§ Apply what you read:
1. Copy the passage on macular degeneration word for word, from "Topography of basal" up to and including "in normal eyes.".
2. Summarize the passage on macular degeneration in two sentences.

§ Passage to read:
++++++++++

Thickness of the retinal pigment epithelium (RPE), basal laminar deposit (BLamD), and Bruch's membrane (BrM) in different stages of age-related macular degeneration (AMD). At predefined locations in the fovea and perifovea, RPE, BLamD, and BrM were assayed (19–38 locations per eye). Only nonzero RPE measurements were included. Measurements within the same eye were averaged, and each eye was ranked. Data represent median and interquartile range of the rank list. (A) RPE cell body thicknesses were similar between groups with more variability in advanced disease. (B) Eyes with AMD strikingly accumulate BLamD compared to eyes without disease. (C) The interquartile range of BrM thicknesses was thin in neovascular AMD (3.1–4.0), relative to normal (4.1–4.8), and early to intermediate AMD (4.0–4.6). (D) The median RPE + BLamD was 3 to 5 µm greater in AMD eyes relative to normal eyes. The thickening of the RPE-basal lamina/BrM complex in AMD is largely driven by the addition and expansion of BLamD.

Figure 6.

Topography of basal laminar deposit (BLamD) phenotypes. At predefined locations in the fovea and perifovea, the presence of any BLamD, early BLamD, late BLamD, thick BLamD, basal mounds, and persistent BLamD was assayed. Fovea and regions of perifovea was defined as described in the Methods section. Thick BLamD was defined as > 6.2 µm (half the thickness of the average RPE cell body). Data are normalized to the most commonly encountered location for each diagnostic category. (A, B) In eyes with AMD, BLamD and early BLamD was widespread. (C, D) Late and thick BLamD are specific for AMD and frequently accumulate under the fovea. (E) Basal mounds cluster subfoveally, even in normal eyes.

++++++++++

(Graph interpretation data)
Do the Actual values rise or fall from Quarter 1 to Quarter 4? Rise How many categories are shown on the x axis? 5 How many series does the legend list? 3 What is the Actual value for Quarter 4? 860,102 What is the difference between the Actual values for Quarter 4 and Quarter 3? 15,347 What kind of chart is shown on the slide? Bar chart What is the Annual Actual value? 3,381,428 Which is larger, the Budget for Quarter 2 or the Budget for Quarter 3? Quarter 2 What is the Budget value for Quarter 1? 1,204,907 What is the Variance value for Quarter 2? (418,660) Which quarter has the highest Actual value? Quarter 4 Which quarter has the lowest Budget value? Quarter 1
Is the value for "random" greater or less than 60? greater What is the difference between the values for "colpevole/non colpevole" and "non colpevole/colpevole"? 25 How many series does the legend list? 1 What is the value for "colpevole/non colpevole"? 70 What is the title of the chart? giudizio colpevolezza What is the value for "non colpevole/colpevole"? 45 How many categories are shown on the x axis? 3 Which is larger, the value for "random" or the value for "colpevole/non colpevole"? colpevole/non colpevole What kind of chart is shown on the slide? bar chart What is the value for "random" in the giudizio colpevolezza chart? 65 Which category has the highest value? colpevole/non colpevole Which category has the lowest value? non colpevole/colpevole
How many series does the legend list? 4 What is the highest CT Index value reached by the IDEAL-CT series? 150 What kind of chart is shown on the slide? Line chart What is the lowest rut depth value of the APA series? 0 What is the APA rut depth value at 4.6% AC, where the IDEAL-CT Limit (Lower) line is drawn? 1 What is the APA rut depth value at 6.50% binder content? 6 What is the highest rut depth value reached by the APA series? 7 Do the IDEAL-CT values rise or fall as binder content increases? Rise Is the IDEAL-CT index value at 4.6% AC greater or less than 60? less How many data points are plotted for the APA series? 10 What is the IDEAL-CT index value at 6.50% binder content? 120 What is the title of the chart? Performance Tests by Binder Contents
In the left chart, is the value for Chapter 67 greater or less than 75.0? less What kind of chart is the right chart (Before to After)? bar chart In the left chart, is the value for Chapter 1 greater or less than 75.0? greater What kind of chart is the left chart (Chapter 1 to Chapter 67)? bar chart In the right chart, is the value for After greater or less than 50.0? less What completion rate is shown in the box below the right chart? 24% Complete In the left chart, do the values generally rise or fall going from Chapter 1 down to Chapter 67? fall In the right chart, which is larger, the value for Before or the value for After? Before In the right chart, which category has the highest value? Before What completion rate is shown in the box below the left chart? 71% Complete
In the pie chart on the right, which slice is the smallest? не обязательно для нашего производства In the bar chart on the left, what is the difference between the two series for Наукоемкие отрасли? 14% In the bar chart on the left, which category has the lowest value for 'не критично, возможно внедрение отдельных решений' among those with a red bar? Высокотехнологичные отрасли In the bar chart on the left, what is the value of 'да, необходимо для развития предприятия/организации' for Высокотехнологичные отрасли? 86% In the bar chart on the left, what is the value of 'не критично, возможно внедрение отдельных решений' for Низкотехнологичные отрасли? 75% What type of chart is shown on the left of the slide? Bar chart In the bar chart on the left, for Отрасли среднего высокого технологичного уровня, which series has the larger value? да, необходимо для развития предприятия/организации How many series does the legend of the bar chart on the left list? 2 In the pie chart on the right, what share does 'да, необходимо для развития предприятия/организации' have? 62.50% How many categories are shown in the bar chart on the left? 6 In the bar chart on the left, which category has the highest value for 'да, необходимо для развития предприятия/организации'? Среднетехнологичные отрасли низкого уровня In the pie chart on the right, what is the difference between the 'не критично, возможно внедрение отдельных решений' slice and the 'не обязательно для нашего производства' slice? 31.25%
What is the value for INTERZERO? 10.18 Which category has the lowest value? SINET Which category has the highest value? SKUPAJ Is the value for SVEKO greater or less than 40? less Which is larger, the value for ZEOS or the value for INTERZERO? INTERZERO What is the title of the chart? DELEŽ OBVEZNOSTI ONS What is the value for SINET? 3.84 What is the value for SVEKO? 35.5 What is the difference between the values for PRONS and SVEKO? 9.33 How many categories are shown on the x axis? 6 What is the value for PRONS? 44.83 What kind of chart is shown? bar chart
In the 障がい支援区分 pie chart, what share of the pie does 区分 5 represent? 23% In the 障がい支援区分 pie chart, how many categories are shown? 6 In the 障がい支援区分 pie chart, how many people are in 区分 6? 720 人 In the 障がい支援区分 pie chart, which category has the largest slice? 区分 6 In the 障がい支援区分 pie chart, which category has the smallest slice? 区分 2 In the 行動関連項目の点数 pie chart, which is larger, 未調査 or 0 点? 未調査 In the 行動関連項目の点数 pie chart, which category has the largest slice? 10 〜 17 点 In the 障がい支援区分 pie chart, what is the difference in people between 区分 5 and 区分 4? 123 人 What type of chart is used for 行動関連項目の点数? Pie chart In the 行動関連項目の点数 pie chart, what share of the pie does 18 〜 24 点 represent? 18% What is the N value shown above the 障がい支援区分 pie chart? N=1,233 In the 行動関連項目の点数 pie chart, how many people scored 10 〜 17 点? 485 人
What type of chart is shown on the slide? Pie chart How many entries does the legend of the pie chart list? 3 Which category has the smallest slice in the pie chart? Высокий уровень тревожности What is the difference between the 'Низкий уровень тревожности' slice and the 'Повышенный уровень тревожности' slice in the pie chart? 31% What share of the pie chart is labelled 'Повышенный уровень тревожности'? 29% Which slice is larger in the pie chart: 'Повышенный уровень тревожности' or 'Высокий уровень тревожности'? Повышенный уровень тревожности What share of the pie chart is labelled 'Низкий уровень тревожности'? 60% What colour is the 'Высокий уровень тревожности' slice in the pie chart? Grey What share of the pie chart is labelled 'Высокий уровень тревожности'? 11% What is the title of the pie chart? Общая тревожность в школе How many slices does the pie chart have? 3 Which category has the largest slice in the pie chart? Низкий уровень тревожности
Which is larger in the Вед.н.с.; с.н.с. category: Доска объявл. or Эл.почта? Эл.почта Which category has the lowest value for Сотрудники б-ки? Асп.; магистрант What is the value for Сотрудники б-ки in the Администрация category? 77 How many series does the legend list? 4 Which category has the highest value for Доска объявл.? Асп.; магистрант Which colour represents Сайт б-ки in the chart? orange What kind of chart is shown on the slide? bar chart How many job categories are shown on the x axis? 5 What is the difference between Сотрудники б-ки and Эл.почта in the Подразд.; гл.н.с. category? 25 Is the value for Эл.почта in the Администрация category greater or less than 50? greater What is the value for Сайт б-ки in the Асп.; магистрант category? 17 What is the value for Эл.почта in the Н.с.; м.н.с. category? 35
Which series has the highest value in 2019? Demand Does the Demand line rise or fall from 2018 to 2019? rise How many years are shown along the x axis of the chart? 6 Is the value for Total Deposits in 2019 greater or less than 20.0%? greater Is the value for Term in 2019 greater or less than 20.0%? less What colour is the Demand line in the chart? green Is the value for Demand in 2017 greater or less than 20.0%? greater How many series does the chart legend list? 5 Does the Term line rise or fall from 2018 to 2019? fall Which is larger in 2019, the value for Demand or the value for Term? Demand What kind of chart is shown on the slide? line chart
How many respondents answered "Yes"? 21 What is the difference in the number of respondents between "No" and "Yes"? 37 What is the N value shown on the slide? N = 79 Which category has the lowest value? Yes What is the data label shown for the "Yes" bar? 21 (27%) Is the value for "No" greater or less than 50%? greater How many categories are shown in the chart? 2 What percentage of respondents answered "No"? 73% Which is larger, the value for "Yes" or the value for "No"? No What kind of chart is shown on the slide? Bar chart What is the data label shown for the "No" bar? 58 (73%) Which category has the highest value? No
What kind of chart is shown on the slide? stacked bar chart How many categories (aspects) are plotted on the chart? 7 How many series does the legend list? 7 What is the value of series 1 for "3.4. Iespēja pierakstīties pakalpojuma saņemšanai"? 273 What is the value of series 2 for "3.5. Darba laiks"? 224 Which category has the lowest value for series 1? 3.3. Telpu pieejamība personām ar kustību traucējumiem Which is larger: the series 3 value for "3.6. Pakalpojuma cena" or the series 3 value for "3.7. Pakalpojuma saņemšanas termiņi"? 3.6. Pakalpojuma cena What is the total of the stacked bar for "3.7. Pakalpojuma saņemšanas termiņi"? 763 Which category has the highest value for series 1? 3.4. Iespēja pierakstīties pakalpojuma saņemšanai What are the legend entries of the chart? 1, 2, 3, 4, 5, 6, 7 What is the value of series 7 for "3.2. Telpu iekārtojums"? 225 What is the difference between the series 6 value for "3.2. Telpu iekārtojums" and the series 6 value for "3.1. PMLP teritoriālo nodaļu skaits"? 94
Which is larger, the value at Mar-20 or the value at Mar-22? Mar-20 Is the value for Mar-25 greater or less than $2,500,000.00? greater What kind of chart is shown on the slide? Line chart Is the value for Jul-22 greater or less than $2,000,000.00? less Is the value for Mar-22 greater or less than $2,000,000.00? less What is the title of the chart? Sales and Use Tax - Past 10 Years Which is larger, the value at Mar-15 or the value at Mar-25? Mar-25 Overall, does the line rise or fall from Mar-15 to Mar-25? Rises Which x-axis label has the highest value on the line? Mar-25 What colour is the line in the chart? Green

++++++++++

§ Per-task answers:
1.
Topography of basal laminar deposit (BLamD) phenotypes. At predefined locations in the fovea and perifovea, the presence of any BLamD, early BLamD, late BLamD, thick BLamD, basal mounds, and persistent BLamD was assayed. Fovea and regions of perifovea was defined as described in the Methods section. Thick BLamD was defined as > 6.2 µm (half the thickness of the average RPE cell body). Data are normalized to the most commonly encountered location for each diagnostic category. (A, B) In eyes with AMD, BLamD and early BLamD was widespread. (C, D) Late and thick BLamD are specific for AMD and frequently accumulate under the fovea. (E) Basal mounds cluster subfoveally, even in normal eyes.

2. Eyes with age-related macular degeneration strikingly accumulate basal laminar deposit (BLamD) compared to eyes without disease, and this addition and expansion of BLamD largely drives the thickening of the RPE-basal lamina/Bruch's membrane complex. Late and thick BLamD are specific for AMD and frequently accumulate under the fovea, while basal mounds cluster subfoveally even in normal eyes.